**Description of the task**
Which lines below contain the string "items"? Pull out each of them, and treat case as significant.

**Data provided**

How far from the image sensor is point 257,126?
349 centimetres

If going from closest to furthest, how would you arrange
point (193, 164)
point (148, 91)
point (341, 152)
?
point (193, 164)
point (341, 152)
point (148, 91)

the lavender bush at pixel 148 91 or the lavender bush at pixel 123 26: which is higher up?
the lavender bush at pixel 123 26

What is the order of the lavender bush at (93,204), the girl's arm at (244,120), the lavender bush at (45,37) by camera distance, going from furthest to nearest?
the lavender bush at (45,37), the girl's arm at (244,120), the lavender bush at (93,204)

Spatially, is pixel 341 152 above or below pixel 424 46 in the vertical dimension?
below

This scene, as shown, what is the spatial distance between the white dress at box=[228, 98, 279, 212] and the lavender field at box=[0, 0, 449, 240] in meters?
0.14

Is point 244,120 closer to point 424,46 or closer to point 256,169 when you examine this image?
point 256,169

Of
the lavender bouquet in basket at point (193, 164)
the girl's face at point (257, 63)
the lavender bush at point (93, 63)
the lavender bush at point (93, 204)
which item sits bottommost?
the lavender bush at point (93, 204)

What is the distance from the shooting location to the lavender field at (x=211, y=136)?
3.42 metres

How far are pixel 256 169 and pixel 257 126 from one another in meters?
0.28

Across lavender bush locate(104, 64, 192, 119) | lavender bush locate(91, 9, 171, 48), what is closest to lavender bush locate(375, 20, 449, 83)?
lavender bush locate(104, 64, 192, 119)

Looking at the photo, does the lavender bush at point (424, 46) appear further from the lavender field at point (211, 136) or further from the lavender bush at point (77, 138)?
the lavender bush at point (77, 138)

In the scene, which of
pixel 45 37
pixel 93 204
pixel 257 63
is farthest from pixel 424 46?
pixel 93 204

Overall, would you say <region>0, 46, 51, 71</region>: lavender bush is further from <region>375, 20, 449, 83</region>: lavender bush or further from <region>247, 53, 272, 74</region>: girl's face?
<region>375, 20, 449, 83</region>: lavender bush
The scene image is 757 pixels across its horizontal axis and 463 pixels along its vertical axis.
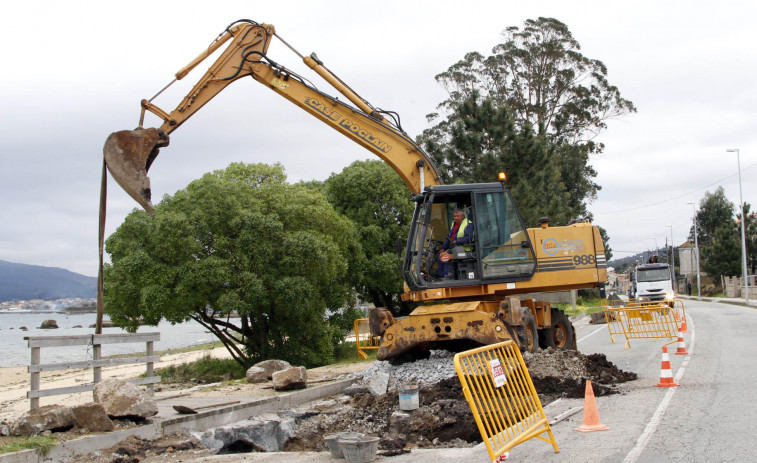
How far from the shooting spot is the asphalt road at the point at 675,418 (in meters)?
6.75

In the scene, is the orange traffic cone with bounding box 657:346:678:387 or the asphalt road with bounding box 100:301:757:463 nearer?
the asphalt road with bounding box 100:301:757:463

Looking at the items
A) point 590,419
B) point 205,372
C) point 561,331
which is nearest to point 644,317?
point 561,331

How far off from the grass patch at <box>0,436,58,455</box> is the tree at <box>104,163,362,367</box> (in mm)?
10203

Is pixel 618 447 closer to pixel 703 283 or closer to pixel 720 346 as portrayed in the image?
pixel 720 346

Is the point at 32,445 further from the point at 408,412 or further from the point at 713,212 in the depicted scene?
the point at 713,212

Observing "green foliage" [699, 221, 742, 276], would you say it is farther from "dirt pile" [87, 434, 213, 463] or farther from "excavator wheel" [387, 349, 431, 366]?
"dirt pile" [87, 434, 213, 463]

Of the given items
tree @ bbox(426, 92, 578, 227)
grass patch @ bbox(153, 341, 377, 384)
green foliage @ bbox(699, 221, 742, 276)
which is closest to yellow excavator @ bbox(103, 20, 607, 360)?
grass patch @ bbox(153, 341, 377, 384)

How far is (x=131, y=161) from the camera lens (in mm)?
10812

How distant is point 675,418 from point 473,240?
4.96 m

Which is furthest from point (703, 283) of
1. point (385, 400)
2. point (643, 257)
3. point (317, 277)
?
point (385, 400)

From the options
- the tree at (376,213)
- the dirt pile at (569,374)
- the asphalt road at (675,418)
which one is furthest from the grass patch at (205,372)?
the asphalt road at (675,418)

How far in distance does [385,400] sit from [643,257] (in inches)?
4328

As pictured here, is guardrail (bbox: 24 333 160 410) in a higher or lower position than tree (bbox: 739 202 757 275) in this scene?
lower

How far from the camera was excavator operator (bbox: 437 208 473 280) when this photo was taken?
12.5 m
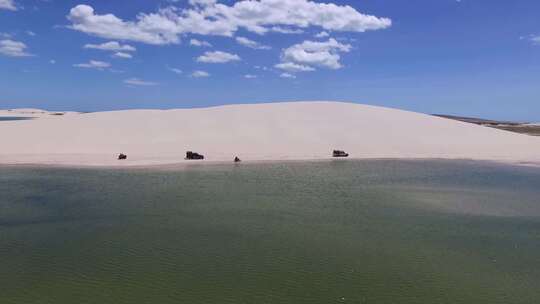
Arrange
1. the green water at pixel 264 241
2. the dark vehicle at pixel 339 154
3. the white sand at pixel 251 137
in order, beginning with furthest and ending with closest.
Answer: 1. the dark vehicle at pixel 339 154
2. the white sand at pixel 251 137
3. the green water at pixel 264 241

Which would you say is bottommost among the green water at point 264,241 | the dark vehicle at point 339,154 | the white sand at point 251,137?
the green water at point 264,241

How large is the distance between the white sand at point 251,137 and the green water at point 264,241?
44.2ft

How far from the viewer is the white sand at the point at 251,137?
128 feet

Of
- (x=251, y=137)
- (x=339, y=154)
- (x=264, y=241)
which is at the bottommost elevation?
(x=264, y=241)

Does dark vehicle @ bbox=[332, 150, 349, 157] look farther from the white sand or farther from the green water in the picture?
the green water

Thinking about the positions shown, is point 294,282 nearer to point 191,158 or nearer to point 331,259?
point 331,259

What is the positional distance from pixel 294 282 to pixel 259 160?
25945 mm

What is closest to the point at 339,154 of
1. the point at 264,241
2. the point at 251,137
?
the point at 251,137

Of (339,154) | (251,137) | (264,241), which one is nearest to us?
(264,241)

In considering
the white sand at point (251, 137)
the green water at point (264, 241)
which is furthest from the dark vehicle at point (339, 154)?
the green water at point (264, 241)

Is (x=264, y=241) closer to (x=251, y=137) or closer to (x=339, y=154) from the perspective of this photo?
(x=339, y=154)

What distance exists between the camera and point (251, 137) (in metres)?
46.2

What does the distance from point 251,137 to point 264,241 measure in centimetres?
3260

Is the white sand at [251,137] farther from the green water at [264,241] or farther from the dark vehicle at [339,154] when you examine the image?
==
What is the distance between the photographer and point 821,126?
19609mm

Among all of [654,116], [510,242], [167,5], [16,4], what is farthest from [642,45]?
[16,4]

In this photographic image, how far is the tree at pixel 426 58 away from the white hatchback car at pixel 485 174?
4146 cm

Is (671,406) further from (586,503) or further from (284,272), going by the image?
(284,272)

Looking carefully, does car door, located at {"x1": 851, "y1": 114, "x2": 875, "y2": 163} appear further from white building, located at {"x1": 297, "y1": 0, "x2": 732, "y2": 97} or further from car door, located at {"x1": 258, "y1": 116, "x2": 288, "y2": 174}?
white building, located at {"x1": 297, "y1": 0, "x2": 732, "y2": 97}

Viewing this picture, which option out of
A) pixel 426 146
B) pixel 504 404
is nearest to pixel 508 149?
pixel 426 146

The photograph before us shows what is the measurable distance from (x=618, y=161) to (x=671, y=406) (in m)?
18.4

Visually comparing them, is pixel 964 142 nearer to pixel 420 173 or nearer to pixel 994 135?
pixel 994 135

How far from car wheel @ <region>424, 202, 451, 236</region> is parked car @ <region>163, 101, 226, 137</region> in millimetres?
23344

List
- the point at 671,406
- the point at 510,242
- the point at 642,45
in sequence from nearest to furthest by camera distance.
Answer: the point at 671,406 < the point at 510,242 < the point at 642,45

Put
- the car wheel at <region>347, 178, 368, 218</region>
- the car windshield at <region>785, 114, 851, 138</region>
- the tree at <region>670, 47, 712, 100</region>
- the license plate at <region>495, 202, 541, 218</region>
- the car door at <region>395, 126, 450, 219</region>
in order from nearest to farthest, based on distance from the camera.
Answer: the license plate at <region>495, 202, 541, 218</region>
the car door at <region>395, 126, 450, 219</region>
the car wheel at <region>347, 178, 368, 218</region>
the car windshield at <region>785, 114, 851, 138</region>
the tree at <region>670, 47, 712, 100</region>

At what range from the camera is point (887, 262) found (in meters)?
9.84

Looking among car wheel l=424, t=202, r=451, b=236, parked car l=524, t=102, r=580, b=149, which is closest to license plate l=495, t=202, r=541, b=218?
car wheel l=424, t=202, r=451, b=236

**Answer to this task**
Looking at the items
Of the given items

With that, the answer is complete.